In this file, we need to make two changes. The first is to uncomment the line specifying the location of the certificate file like this:

#CertFile                 /etc/ssl/private/pure-ftpd.pem

Remove the “#” symbol at the beginning of the line to uncomment it. The second change is to enable TLS functionality by uncommenting the following line as well:

#TLS                      1

After removing the “#” symbols from both these lines, Pure-FTPd is configured to encrypt all FTP communications.

Opening the Necessary Ports

There’s one more thing we need to take care of. If you try and use Pure-FTPd “as is”, it might not work depending on your firewall. You might get an error that says:

Error listing directory '/'.

This is because FTP SSL or TLS changes the mode of FTP to something called “Passive Mode”. The details of this mode are not important. What’s important is that it no longer uses Port 21 which is the default for regular FTP communications. As a result if you have a firewall that doesn’t take this into consideration, the the FTP connection will fail with the above error.

To resolve this, we need to do two things. First, we enable a higher range of ports for passive FTP in the Pure-FTPd configuration file itself. Uncomment the following line:

#PassivePortRange                 30000 50000

It’ll become like this:

By activating this line, you tell Pure-FTPd to use the port range of 30,000 to 50,000. The next step is to open up the same ports in your firewall.

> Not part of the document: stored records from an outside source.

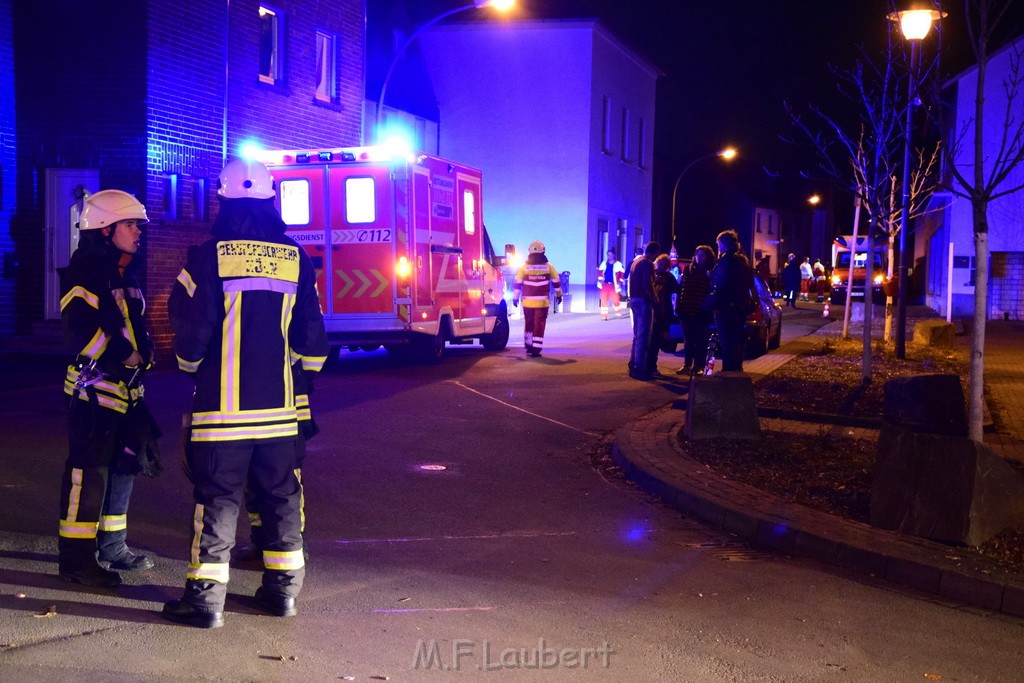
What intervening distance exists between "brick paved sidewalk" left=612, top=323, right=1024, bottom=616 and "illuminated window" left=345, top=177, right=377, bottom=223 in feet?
19.4

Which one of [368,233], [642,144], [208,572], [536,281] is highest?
[642,144]

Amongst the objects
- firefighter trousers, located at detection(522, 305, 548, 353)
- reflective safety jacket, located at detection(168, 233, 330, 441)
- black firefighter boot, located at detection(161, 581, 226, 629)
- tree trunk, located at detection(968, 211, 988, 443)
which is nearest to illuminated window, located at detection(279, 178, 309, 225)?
firefighter trousers, located at detection(522, 305, 548, 353)

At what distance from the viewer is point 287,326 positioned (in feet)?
16.1

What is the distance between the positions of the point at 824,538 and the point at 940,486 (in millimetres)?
701

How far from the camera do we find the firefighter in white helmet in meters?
5.31

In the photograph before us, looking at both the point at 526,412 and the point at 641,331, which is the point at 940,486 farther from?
the point at 641,331

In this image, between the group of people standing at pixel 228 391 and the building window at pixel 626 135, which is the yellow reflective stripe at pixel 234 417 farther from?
the building window at pixel 626 135

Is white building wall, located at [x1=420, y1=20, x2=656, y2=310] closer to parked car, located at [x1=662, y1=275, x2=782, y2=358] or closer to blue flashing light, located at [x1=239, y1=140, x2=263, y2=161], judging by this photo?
parked car, located at [x1=662, y1=275, x2=782, y2=358]

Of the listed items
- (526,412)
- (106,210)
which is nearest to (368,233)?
(526,412)

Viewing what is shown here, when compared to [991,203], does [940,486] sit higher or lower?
lower

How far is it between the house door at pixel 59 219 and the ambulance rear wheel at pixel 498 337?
6.71m

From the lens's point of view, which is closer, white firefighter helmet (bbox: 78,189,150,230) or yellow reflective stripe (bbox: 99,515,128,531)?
white firefighter helmet (bbox: 78,189,150,230)

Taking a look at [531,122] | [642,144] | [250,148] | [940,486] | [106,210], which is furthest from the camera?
[642,144]

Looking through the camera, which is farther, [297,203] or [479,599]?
[297,203]
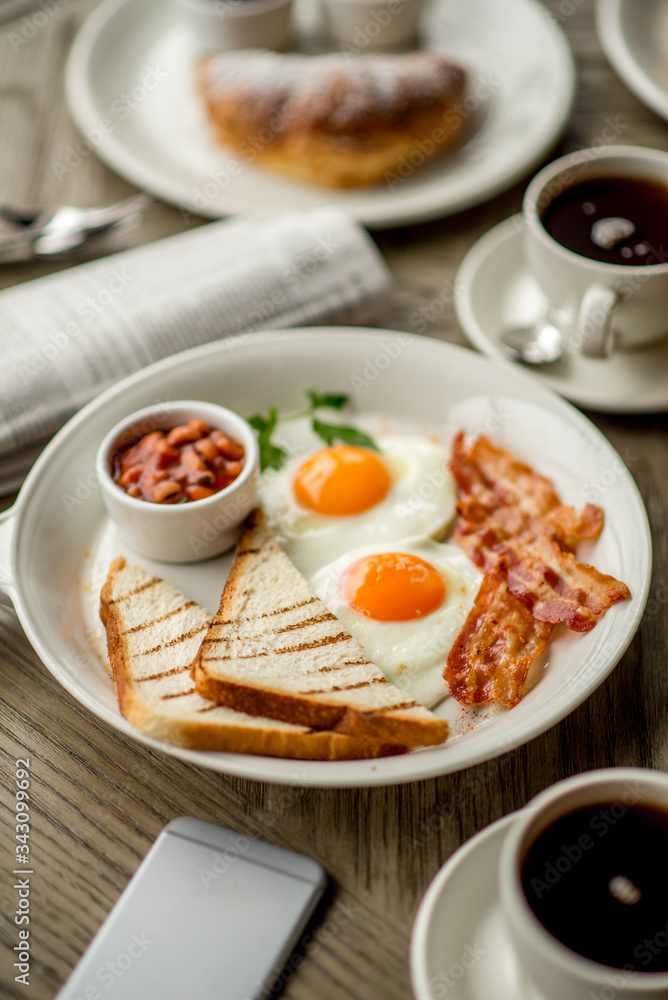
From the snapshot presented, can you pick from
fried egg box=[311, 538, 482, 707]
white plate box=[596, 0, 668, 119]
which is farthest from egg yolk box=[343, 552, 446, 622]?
white plate box=[596, 0, 668, 119]

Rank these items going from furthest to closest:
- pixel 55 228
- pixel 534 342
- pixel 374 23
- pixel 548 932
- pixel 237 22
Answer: pixel 374 23 → pixel 237 22 → pixel 55 228 → pixel 534 342 → pixel 548 932

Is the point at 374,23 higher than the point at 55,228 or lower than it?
lower

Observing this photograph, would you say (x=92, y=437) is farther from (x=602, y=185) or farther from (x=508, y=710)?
(x=602, y=185)

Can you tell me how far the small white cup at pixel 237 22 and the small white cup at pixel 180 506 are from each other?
1883mm

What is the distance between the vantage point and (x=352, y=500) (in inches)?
79.6

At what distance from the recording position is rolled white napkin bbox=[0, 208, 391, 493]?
2250mm

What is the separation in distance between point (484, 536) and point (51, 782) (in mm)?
1053

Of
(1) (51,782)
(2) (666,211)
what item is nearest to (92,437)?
(1) (51,782)

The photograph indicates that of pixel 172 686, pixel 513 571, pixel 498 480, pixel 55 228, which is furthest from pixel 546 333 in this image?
pixel 55 228

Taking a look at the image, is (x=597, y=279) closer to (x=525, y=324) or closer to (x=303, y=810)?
(x=525, y=324)

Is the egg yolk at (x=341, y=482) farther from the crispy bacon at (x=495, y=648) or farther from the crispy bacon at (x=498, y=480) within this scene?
the crispy bacon at (x=495, y=648)

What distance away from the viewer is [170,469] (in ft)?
6.55

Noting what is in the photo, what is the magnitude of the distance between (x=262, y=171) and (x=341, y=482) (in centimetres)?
152

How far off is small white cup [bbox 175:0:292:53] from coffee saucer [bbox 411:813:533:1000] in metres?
3.02
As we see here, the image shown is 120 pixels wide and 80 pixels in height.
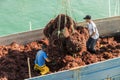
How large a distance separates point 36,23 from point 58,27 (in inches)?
215

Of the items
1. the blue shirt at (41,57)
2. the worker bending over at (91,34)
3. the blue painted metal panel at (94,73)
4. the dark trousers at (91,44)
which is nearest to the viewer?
the blue painted metal panel at (94,73)

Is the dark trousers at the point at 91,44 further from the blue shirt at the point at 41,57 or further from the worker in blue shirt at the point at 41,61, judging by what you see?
the blue shirt at the point at 41,57

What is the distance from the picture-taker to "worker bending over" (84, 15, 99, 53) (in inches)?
321

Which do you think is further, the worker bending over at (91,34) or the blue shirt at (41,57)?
the worker bending over at (91,34)

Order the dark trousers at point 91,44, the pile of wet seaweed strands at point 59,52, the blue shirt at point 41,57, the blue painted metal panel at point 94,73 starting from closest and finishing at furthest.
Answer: the blue painted metal panel at point 94,73, the blue shirt at point 41,57, the pile of wet seaweed strands at point 59,52, the dark trousers at point 91,44

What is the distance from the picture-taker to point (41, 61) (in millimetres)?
7555

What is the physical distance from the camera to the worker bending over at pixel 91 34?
8164mm

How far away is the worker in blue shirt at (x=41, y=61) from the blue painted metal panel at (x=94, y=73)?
0.99 metres

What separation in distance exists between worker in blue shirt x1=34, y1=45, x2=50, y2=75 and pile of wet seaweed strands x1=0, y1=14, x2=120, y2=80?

The method for this will depend on the kind of firewall you’re using. Personally I use csf, so that involves going into the csf configuration file and adding the range of ports to the TCP_IN and TCP_OUT lines. The csf configuration file is called “/etc/csf/csf.conf”. So the changes to the lines would look like this:

Notice that you can input IP ranges separated by the “:” character. So in this case, it’s 30000:50:000. As I mentioned earlier, this will depend on which firewall you’re using. Just make sure that the ports you open in the firewall are the same ports mentioned in the Pure-FTPd client under “PassivePortRange”.

Restarting Pure-FTPd and the Firewall

We’re almost done. After all the configuration changes, we need to restart both Pure-FTPd and the firewall for the changes to take effect. To restart Pure-FTPd, type in:

service pure-ftpd restart

And to restart csf, just type:

csf -r

Or use whatever command for your particular firewall. Just make sure that the rule changes have taken effect, otherwise you may not be able to connect to FTP SSL.

Connecting from the Client

That completes our server side changes. It’s now ready to accept incoming FTP SSL/TLS connections. On the client side, you need to ensure that TLS is enabled. This will vary from client to client. For example, I use “WinSCP” and in that, I need to select the option called “TLS Explicit encryption” from the drop down box as shown here:

Now the connection proceeds as normal. If you have a self-signed certificate (like me), you’ll get a certificate warning that you can ignore:’

And here is the successful connection:

Checking if Encryption Works

Finally, let’s repeat the very first step and see if we can snoop the FTP username/password using Wireshark as we did at the beginning. Here’s the screenshot this time when I filter FTP traffic to that particular IP address:

As you can see, the data makes no sense now. That’s because it’s encrypted and no one will be able to see the username or the password, even if they have full access to the network packets. Congratulations! You have secured your FTP connection and rendered it invulnerable to hackers.